§ What is required
Leave the pictures out and reproduce all the entries word for word.

(Transcribed page contents)
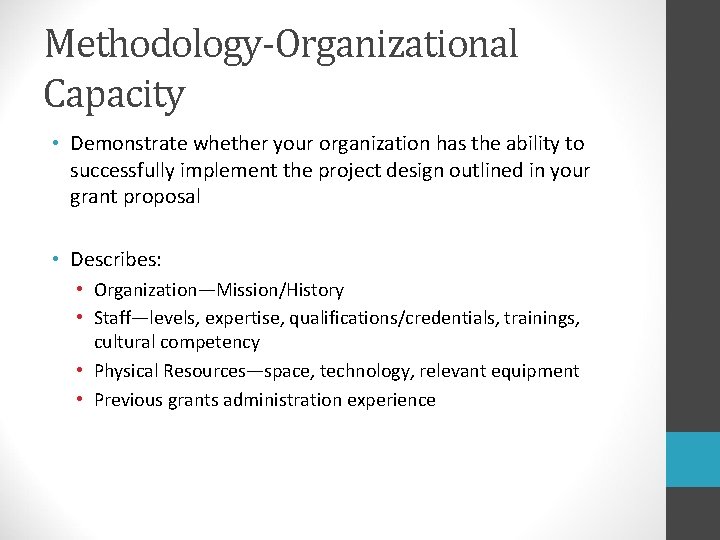 Methodology-Organizational Capacity

• Demonstrate whether your organization has the ability to successfully implement the project design outlined in your grant proposal

• Describes:
  • Organization—Mission/History
  • Staff—levels, expertise, qualifications/credentials, trainings, cultural competency
  • Physical Resources—space, technology, relevant equipment
  • Previous grants administration experience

§ Answer to this task
 Methodology-Organizational Capacity

• Demonstrate whether your organization has the ability to successfully implement the project design outlined in your grant proposal

• Describes:
  • Organization—Mission/History
  • Staff—levels, expertise, qualifications/credentials, trainings, cultural competency
  • Physical Resources—space, technology, relevant equipment
  • Previous grants administration experience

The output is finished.